• [AIM OF THE TASK]:
Give these lines again with every "camera" switched to "observer" and everything else unchanged, leaving out the pictures.

• [EXERCISE INPUTS]:
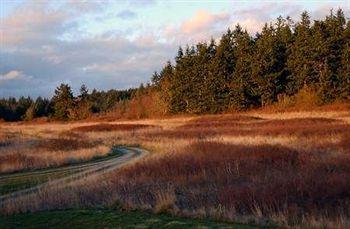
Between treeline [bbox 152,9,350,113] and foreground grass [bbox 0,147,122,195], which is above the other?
treeline [bbox 152,9,350,113]

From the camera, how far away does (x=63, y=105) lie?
115m

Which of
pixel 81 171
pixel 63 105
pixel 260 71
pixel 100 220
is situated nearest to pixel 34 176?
pixel 81 171

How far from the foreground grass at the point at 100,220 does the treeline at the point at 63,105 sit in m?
99.6

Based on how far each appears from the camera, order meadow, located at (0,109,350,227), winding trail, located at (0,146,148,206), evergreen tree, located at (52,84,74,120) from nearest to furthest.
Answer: meadow, located at (0,109,350,227) < winding trail, located at (0,146,148,206) < evergreen tree, located at (52,84,74,120)

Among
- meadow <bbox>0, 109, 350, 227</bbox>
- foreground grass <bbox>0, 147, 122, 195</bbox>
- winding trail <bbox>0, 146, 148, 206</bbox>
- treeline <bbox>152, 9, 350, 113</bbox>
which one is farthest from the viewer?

• [EXPECTED ANSWER]:
Between treeline [bbox 152,9,350,113] and foreground grass [bbox 0,147,122,195], which is above the other?
treeline [bbox 152,9,350,113]

From the observer, how far away does (x=63, y=105) lie?
115m

Which of
pixel 81 171
pixel 63 105
pixel 260 71
pixel 100 220
is situated nearest to pixel 34 176?
pixel 81 171

How far from the foreground grass at the point at 100,220 does the treeline at the point at 63,105 sit in m?
99.6

Based on how far each appears from the observer, order meadow, located at (0,109,350,227), winding trail, located at (0,146,148,206), evergreen tree, located at (52,84,74,120) from nearest to furthest.
Answer: meadow, located at (0,109,350,227) < winding trail, located at (0,146,148,206) < evergreen tree, located at (52,84,74,120)

Among
- meadow <bbox>0, 109, 350, 227</bbox>
- foreground grass <bbox>0, 147, 122, 195</bbox>
- winding trail <bbox>0, 146, 148, 206</bbox>
- treeline <bbox>152, 9, 350, 113</bbox>
which one is farthest from the viewer?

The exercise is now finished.